Phase change in qualitative analysis of uplift trials

Some resource (data, compute, electricity, intelligence headroom) is exhausted

Note, may lead to workarounds rather than an end to progress. E.g. pretraining data gets harder to scale → scale RL instead. Hard to predict the effect.

Low-hanging fruit is exhausted; training for long-horizon tasks is expensive

Some important missing capability doesn’t yield to scaling + progress (e.g. sample-efficient learning, “judgement”, long-time-horizon skills)

Economics of AI not working out → slowdown in investment

AI winter – we run out of ideas for improving AI

Josh: FRI expert panel. Could ask them “what’s the probability of an AI winter in the next 5 years”?

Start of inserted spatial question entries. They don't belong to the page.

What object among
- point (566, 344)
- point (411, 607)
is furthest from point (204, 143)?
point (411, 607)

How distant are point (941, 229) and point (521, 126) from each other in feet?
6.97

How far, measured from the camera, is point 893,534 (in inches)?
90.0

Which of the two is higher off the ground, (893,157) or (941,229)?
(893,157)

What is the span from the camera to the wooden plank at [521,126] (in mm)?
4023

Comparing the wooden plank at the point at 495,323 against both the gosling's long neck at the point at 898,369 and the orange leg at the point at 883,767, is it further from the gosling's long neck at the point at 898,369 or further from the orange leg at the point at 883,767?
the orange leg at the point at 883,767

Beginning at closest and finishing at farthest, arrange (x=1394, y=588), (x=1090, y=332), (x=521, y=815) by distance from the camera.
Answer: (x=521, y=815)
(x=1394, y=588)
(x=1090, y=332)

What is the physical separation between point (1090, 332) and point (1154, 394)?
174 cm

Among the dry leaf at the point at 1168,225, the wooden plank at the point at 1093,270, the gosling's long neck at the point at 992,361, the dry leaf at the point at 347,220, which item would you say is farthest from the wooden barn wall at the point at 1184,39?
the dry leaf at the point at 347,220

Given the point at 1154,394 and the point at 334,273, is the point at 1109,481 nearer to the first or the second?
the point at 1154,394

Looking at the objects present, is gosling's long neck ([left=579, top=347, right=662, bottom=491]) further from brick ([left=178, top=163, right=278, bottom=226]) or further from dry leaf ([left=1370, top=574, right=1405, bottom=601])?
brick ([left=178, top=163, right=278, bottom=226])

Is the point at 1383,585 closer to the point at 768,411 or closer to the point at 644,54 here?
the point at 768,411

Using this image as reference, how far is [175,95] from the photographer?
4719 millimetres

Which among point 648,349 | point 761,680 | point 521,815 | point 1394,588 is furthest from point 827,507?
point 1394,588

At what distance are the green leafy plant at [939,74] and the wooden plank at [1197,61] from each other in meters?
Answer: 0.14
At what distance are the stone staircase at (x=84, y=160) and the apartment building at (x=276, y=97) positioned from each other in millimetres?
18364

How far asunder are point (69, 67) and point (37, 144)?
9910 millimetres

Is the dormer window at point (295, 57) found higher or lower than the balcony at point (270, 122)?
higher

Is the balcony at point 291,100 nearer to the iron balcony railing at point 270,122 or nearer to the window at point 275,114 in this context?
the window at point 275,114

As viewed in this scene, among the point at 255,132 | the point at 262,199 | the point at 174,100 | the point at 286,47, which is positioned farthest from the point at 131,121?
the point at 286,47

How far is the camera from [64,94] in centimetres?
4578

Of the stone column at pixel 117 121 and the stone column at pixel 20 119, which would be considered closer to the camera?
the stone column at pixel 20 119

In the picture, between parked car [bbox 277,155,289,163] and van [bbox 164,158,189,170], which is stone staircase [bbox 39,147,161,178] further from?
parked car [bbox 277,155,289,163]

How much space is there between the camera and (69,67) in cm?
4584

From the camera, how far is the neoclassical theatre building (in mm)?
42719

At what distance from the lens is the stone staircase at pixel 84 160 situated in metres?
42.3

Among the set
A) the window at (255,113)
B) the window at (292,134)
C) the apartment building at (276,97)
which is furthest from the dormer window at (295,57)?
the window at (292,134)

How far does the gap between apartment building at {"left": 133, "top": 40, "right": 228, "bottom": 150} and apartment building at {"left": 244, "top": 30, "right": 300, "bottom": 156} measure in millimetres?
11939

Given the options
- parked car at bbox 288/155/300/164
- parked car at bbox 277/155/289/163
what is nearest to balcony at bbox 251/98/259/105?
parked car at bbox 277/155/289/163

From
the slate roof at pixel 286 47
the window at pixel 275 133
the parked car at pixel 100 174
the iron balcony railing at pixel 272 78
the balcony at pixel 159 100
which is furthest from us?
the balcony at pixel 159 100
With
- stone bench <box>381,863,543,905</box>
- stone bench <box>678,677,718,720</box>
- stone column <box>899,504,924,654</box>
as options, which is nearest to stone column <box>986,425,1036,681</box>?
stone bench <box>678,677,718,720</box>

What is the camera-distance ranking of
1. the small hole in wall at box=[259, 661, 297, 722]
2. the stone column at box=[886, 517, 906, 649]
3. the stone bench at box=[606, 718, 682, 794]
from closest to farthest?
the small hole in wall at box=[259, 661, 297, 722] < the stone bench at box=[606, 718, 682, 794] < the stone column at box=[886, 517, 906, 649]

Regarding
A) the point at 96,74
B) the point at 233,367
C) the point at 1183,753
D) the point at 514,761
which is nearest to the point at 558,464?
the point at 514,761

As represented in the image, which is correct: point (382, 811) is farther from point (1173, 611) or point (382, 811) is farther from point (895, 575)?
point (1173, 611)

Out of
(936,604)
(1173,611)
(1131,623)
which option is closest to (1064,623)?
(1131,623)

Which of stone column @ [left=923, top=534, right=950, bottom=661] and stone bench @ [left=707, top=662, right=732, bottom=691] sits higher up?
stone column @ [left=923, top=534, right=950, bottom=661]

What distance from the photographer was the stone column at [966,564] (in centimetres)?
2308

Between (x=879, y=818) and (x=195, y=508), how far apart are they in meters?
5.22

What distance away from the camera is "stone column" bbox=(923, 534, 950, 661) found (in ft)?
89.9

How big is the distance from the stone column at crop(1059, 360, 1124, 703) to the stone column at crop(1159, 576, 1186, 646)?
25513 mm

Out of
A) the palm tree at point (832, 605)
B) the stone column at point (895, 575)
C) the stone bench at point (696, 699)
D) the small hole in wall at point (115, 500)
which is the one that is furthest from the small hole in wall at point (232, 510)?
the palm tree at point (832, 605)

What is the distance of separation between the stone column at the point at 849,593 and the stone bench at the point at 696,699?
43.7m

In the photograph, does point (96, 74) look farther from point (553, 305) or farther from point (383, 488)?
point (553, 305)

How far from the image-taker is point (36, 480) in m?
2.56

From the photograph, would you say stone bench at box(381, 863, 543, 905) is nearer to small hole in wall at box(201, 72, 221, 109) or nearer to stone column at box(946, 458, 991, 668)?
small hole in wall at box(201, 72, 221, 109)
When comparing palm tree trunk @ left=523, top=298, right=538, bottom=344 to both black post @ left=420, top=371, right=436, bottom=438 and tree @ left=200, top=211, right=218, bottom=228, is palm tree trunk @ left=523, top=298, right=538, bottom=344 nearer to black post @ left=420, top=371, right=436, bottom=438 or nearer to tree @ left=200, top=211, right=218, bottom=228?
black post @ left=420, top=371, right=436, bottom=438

External event (market downturn; war in Taiwan; public backlash / disaster → regulation; focused national effort / Manhattan Project)

Track public sentiment and other political indicators

Applications of models are a lagging indicator to model capabilities. First sign of a slowdown would be the time horizon graph slowing down.

Other

Nikola: if timelines are long enough to enable human emulations (Ems), that would make a difference, because we’d have been able to explore more implications.

More generally, does other transformative tech come first. Possible techs: EMs, nanotech (unlikely), genetic engineering (seems like this could radically transform society in ~30 years if heavily invested in now, but in practice might not happen because of e.g. legal/regulatory blockers).